** begin Exercise input **

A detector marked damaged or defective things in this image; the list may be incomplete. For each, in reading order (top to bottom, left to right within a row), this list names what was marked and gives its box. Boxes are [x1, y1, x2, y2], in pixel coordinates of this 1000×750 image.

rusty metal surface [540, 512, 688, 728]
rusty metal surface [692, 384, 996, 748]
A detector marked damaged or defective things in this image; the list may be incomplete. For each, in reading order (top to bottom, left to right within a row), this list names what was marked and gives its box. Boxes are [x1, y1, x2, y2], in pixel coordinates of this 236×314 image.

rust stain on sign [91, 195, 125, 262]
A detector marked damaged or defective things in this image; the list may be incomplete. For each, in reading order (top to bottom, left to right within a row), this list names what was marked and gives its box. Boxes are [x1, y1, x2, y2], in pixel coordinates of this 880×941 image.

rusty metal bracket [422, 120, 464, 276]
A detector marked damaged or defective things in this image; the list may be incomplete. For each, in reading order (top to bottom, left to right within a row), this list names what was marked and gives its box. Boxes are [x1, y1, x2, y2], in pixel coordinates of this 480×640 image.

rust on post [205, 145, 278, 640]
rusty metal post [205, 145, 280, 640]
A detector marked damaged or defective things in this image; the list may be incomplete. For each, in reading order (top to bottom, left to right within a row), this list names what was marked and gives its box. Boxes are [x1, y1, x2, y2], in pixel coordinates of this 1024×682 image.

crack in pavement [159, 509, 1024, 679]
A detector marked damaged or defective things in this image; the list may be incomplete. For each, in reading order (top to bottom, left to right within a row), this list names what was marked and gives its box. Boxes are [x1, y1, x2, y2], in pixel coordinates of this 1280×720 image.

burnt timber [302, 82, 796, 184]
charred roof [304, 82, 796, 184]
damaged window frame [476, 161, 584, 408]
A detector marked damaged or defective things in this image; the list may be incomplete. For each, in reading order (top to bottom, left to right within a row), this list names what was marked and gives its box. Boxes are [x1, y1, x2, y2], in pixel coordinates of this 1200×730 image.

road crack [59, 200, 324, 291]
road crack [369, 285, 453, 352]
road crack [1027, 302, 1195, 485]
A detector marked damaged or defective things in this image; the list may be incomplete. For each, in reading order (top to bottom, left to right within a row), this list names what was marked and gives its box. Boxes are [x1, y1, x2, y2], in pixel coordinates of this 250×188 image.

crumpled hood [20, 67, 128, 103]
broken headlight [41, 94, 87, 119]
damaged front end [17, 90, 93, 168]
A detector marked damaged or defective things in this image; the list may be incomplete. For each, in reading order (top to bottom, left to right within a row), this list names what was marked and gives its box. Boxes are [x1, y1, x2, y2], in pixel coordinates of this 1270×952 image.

** end Exercise input **

Exercise details: Rewrite the items from the line that has "this 1200×730 image." through the line that has "damaged front end [17, 90, 93, 168]", replacing "detector" with "scanner" and leaving everything else unchanged.

Complete output:
A scanner marked damaged or defective things in this image; the list may be incomplete. For each, in reading order (top to bottom, left to right within a row), this list names what was marked and gives its box. Boxes are [x1, y1, x2, y2], in pixel coordinates of this 1200×730 image.

road crack [59, 200, 324, 291]
road crack [369, 285, 453, 352]
road crack [1027, 302, 1195, 485]
A scanner marked damaged or defective things in this image; the list may be incomplete. For each, in reading order (top to bottom, left to right within a row), this list names what was marked and gives its box. Boxes are [x1, y1, x2, y2], in pixel coordinates of this 250×188 image.

crumpled hood [20, 67, 128, 103]
broken headlight [41, 94, 87, 119]
damaged front end [17, 90, 93, 168]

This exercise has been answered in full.